### [ページ本文]
────────
菊の香りを乗せた風

 逃げ馬アドマイヤメインで菊花賞に参戦することとなった武豊の脳裏には、あのレースが蘇っていたのかもしれない。
 1998年菊花賞。そう、本命馬スペシャルウィークに騎乗しながら、セイウンスカイの絶妙な逃走劇の前に完敗を喫した、あのレースである。
 当時セイウンスカイの鞍上にいた横山典は差し馬ドリームパスポートに騎乗。逃げ差し入れ替わって、8年越しのリベンジである。
 アドマイヤメインは逃げた。前半1000mで58秒台の猛ラップを踏み、次の1000mは63秒台に落として一旦息をいれ、ラスト1000mで再びスパートし、60秒台で駆けた。奇しくも、推定走破タイムは、セイウンスカイの勝ち時計と同タイムの3.03.2。ただ8年前との相違は、さらに前でゴールした馬がいたということ。
────────
### [データセット]
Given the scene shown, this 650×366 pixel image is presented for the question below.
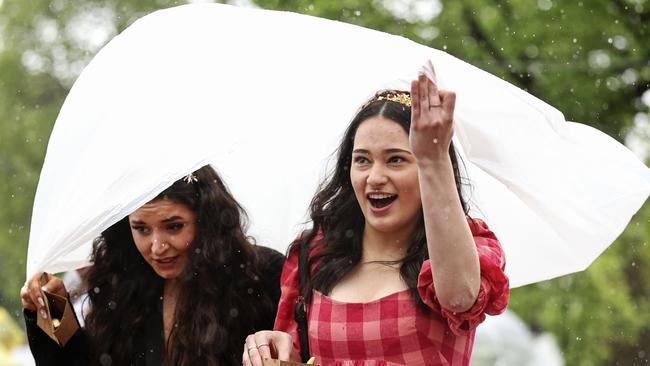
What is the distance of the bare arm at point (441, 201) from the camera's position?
────────
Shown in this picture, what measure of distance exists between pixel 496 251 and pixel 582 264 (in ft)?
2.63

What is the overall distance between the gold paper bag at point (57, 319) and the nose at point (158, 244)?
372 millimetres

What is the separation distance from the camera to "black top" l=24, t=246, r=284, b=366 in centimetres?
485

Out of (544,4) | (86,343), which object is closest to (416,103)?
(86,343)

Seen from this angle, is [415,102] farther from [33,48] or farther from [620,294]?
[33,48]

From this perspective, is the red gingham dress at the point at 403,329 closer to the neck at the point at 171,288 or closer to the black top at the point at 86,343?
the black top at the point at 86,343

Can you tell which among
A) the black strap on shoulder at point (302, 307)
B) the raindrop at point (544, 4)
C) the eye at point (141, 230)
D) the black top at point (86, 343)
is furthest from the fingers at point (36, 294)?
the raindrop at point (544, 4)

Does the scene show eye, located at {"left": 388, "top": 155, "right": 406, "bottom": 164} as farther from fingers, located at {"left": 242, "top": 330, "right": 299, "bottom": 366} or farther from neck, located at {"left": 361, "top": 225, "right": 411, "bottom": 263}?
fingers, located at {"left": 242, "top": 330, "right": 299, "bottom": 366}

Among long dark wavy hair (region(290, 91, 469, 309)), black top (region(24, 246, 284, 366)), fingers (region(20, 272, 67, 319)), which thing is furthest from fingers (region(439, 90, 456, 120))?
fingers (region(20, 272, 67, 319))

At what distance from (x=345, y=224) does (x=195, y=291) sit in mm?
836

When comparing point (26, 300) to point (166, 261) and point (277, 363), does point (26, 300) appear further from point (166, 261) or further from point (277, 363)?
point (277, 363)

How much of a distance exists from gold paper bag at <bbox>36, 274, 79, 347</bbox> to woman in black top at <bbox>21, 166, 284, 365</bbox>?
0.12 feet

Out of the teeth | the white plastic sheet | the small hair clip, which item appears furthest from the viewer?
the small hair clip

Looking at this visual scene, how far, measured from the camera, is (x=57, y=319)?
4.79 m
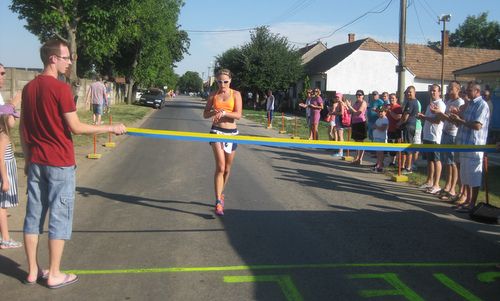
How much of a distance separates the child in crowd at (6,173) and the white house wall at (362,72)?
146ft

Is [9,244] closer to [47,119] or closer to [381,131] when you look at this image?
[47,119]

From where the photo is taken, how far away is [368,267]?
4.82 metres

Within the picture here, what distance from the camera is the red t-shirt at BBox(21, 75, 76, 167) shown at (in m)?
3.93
────────
### [解くべき問題]
**1)** 本文に基づいて次の問いに答えよ。
(a) 1998年の菊花賞で武豊が騎乗した本命馬は何か。
(b) 今回の菊花賞で横山典が騎乗した差し馬は何か。
(c) アドマイヤメインの推定走破タイムはいくつか。
**2)** 本文のうち「逃げ馬アドマイヤメインで菊花」で始まり「入れ替わって、8年越しのリベンジである。」までの部分を、「本命馬」を「人気馬」に置き換えて書き直せ。

### [各問の解答]
**1)**
(a) スペシャルウィーク
(b) ドリームパスポート
(c) 3.03.2

**2)**
逃げ馬アドマイヤメインで菊花賞に参戦することとなった武豊の脳裏には、あのレースが蘇っていたのかもしれない。
 1998年菊花賞。そう、人気馬スペシャルウィークに騎乗しながら、セイウンスカイの絶妙な逃走劇の前に完敗を喫した、あのレースである。
 当時セイウンスカイの鞍上にいた横山典は差し馬ドリームパスポートに騎乗。逃げ差し入れ替わって、8年越しのリベンジである。